┌─ STUDY MATERIAL

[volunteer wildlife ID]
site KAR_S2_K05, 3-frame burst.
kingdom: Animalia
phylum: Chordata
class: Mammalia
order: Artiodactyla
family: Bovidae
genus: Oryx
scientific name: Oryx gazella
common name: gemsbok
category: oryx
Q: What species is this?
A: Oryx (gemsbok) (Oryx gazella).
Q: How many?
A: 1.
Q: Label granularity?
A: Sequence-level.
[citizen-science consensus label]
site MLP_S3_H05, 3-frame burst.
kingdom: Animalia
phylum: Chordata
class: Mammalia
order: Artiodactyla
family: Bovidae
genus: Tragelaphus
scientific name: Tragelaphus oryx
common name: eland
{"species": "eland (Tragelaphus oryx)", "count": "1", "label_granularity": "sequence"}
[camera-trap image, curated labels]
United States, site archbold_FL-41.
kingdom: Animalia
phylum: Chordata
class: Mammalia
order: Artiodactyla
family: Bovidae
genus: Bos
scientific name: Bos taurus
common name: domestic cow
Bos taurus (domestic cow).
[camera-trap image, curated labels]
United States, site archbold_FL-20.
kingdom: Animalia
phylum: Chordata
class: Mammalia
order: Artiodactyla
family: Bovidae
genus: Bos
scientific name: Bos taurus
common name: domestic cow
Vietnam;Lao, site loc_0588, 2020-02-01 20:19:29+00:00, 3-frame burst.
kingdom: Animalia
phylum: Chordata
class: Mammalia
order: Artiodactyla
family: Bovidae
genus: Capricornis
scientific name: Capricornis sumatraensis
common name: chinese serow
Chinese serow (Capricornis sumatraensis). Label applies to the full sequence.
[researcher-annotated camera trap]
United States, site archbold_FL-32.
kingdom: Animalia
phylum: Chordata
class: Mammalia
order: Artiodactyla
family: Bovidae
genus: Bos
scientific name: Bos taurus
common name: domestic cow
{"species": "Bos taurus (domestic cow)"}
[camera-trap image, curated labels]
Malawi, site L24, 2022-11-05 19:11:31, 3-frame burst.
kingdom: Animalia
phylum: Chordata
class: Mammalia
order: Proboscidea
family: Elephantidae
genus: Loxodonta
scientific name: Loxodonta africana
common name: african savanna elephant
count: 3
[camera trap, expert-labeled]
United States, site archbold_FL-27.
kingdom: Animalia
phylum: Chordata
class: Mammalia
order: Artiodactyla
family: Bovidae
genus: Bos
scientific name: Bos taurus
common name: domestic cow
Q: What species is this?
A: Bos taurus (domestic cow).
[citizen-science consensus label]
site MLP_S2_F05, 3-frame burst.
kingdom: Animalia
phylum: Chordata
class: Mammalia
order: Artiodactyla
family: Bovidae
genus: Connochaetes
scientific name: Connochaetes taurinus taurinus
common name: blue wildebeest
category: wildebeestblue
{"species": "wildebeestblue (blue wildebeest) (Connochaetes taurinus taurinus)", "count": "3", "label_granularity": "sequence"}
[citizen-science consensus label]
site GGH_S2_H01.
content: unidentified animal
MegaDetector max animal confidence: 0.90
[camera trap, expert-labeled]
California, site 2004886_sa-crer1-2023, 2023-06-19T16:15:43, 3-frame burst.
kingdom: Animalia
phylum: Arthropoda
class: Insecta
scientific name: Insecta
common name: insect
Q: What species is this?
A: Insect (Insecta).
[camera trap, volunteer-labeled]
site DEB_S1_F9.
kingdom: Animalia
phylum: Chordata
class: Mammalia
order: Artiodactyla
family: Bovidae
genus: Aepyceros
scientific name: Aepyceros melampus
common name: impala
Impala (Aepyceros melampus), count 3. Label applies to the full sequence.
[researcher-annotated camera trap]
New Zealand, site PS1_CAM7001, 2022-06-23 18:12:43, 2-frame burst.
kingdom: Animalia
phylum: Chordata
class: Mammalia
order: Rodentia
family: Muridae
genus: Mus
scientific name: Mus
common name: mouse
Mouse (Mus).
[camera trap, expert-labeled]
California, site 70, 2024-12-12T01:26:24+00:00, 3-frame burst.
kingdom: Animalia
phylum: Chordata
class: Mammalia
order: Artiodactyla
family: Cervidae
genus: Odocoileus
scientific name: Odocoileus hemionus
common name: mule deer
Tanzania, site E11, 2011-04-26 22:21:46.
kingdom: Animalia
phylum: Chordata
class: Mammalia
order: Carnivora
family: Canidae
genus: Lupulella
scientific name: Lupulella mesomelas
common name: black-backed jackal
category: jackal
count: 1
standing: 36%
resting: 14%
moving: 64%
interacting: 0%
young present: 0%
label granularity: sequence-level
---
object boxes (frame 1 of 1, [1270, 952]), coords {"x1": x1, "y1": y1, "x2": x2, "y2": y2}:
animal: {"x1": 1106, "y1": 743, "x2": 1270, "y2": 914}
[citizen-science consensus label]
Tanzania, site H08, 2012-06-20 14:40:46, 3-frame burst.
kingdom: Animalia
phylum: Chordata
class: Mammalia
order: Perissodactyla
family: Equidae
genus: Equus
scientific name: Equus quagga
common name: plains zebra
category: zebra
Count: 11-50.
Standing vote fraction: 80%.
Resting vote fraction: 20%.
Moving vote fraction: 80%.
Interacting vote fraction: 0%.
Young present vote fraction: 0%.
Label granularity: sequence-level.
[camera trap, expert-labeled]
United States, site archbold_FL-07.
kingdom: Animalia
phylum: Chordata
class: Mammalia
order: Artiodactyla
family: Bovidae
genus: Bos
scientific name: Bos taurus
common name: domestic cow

└─

WHAT TO WORK ON ▸
Show the lines of the data that hold the word "eland".

TASK ANSWER ▸
common name: eland
{"species": "eland (Tragelaphus oryx)", "count": "1", "label_granularity": "sequence"}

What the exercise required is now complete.